**** DATA BLOCK ****
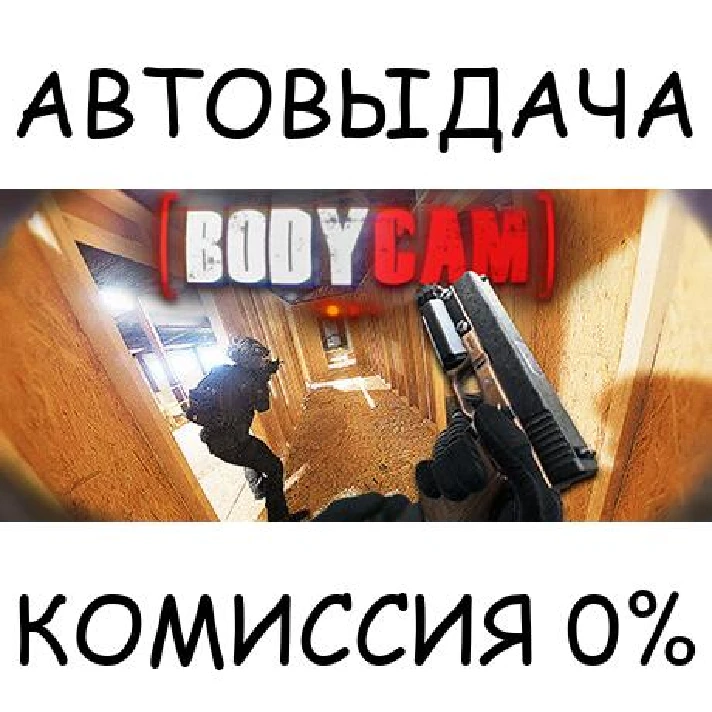 Bodycam✅STEAM GIFT AUTO✅RU/UKR/KZ/CIS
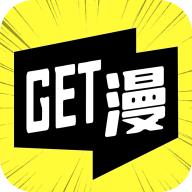 GET漫APPv2.0.5 官方免费版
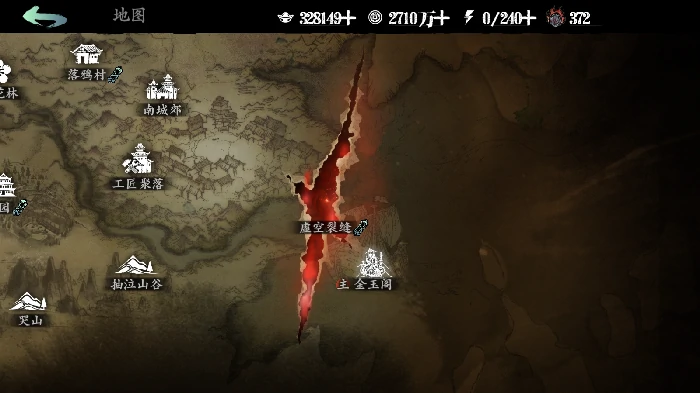 卷宗玩法解锁方法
****
### EXERCISE GOAL
Retype the listing above exactly, pictures excluded.

### TASK OUTPUT
 Bodycam✅STEAM GIFT AUTO✅RU/UKR/KZ/CIS
 GET漫APPv2.0.5 官方免费版
 卷宗玩法解锁方法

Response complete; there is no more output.